◆ Text for analysis

TONY CAMPOLO: Who Is He & What Does He Believe ?


Tony Campolo, The Bryn Mawr minister, author of more than 35 books, and onetime spiritual adviser to President Bill Clinton has packed his calendar for years with more than 300 speaking engagements annually to raise charitable funds and tap young people for Christian service.  But at 78, Campolo has, as his wife, Peggy, said, decided to step back before someone says, “You’re an old man” who should step aside.

Campolo is closing down his Evangelical Association for the Promotion of Education (EAPE), a ministry the professor at Eastern University founded 42 years ago at the St. Davids school.  The organization is the home base from which Campolo speaks around the world, recruits students to serve in youth charities, and raises funds to nurture an array of schools, universities, orphanages, AIDS hospices, urban youth ministries, and service programs – some founded by Campolo and EAPE.  Campolo will continue his speaking engagements – at a reduced schedule, about 200 a year.

In his new role, Campolo will become an assistant to Robert G. Duffett, the new president of Eastern, a Christian college that is Campolo’s alma mater and home base. Campolo will resume teaching at the school as a professor of sociology. “It is an important transition, because Tony was one of the early members of the Evangelical movement who was involved in trying to move the movement in a more moderate direction politically and in terms of its civic engagement,” said Corwin Smidt, a research fellow with the Paul B. Henry Institute for the Study of Christianity and Politics at Calvin College in Grand Rapids, Mich.

Tony Campolo is noted for his agenda to liberalize evangelical Christianity in order to make it acceptable for the twenty-first century. One of his recent books is titled Speaking My Mind: The Radical Evangelical Prophet Tackles the Tough Issues Christians are Afraid to Face. On the back cover, the  following statement is made:

With his trademark shoot-from-the-heart style, Tony Campolo shatters the stereotype of evangelical Christians as a monolithic mass of social conservatives. In Speaking My Mind, this prolific author and university professor takes issue with the public image of evangelicals as right-wing hardliners and claims a place at the table for socially liberal viewpoints. [1]


Last week, Tony Campolo came out of the closet in support of ‘Full Acceptance’ of homosexuality in the church.  This seemingly surprised many Christians but in reality he has stated his support both directly and indirectly for a very long time. His wife has always been a supporter to homosexual causes.

Campolo has taken on the religious right, arguing that divisive issues such as gay marriage and abortion have overshadowed and impeded progress on issues such as poverty and violence.  I don’t want to minimize the significance [of gay marriage and abortion], but there are 2,000 verses of Scripture that call on us to respond to the needs of the poor,” Campolo said.

◆ Supplied information
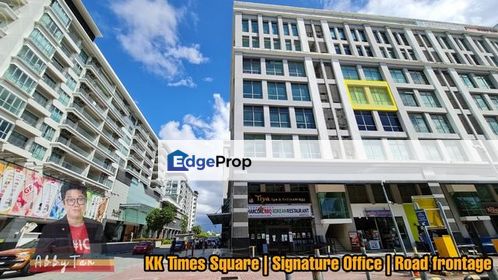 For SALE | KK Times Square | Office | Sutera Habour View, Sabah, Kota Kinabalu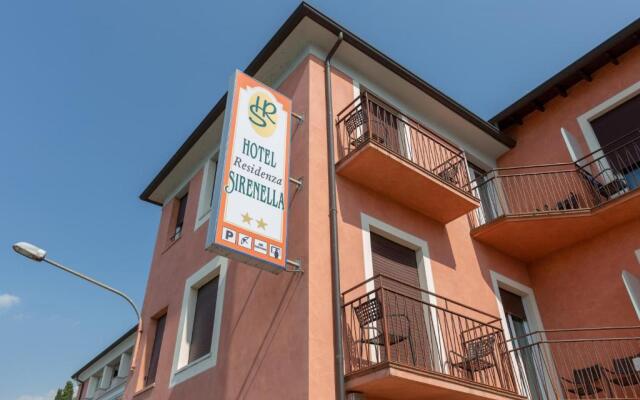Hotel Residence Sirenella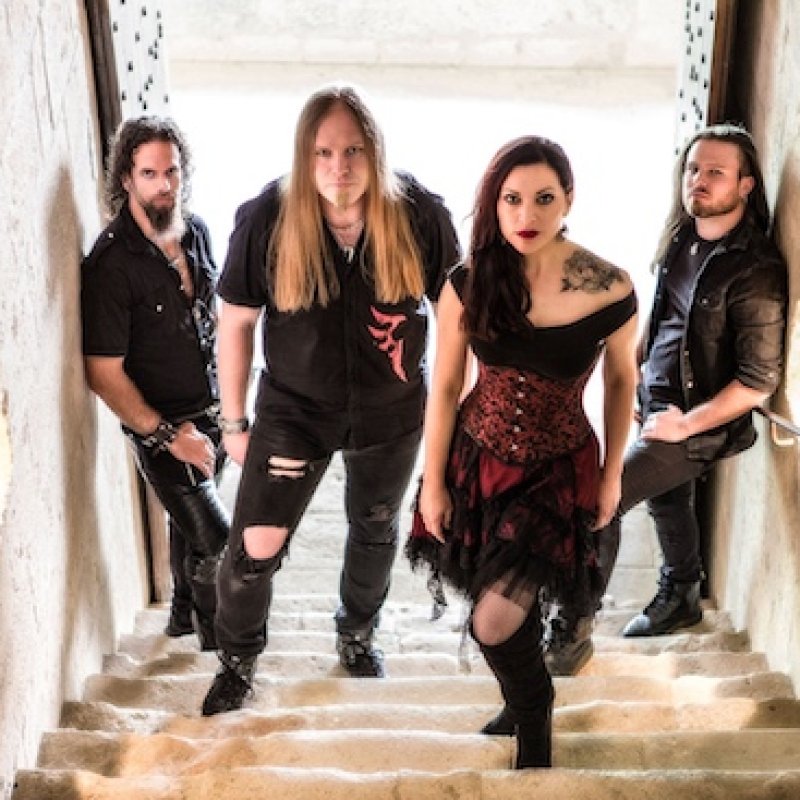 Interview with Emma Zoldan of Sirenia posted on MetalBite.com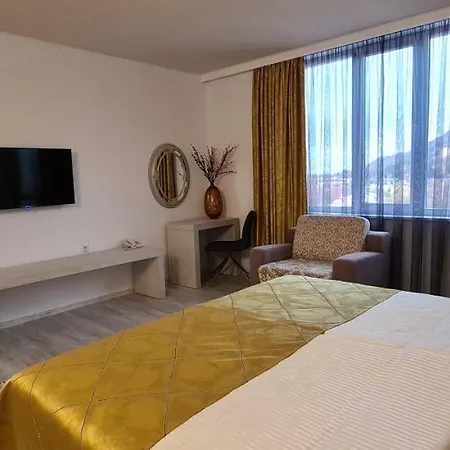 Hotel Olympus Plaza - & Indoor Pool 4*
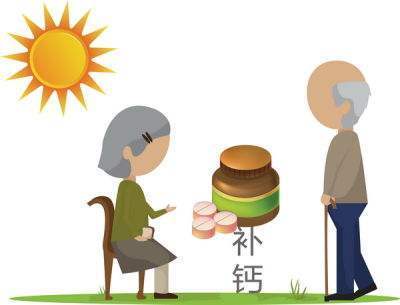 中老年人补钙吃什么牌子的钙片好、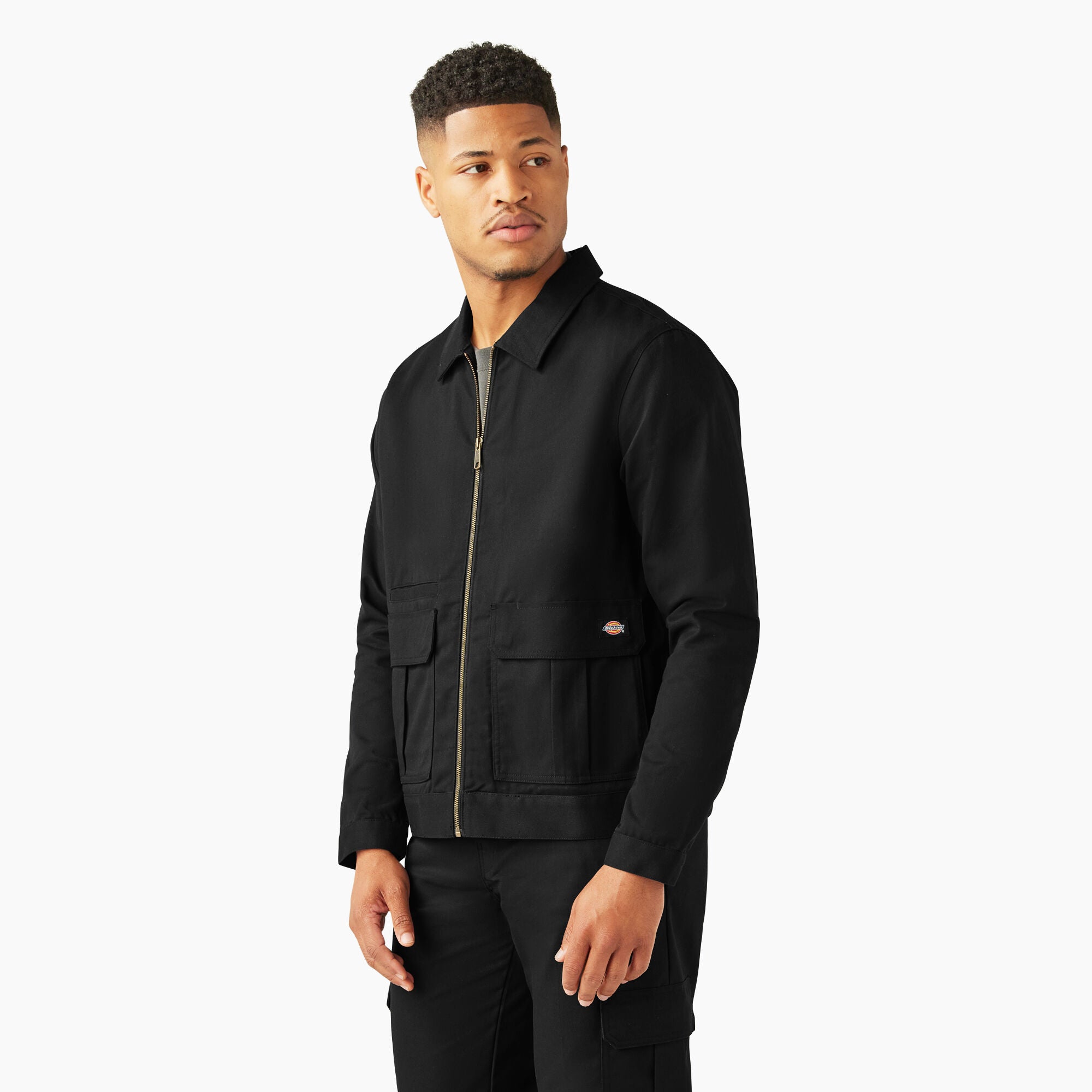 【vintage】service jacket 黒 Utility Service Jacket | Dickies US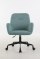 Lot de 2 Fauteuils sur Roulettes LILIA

◆ Assigned task 1
In the article about Tony Campolo, what subject will he teach when he resumes teaching at Eastern?
◆ Assigned task 2
Go on with the article about Tony Campolo, starting right after its last sentence.

◆ Answer space 1
Sociology.

◆ Answer space 2
In the mid-1970s, Campolo, who describes himself as socially progressive and theologically conservative, ran for Congress as a Democrat and lost. He opposes abortion but prefers to focus on eradicating what he calls the economic reasons (including poverty) that motivate the decision. Gay marriage, Campolo says, “doesn’t fit in with my understanding of the Bible, but I should not impose my convictions on others.” He supports civil unions.

He would sometimes debate his wife in a seemingly set environment where she represented the pro-homosexual position and he represented the opposite position.  In many cases, these debates ended with Tony giving accolades to his wife by saying that he didn’t have a good rebuttal against her argument.  Tony gives credit to his wife as one of the reasons he decided to endorse homosexuals in Christianity.  He states:

“Because of my open concern for social justice, in recent years I have been asked the same question over and over again: Are you ready to fully accept into the Church those gay Christian couples who have made a lifetime commitment to one another?” Campolo outlined. “One reason I am changing my position on this issue is that, through Peggy, I have come to know so many gay Christian couples whose relationships work in much the same way as our own.” (Christian News Network)

In his co-authored book with Brian McLaren, Adventures in Missing the Point, (2006), Campolo states that the Bible is not against committed homosexual unions but rather it is tradition that tells him that homosexual practice is wrong and he questions the focus placed on this issue by Evangelicals.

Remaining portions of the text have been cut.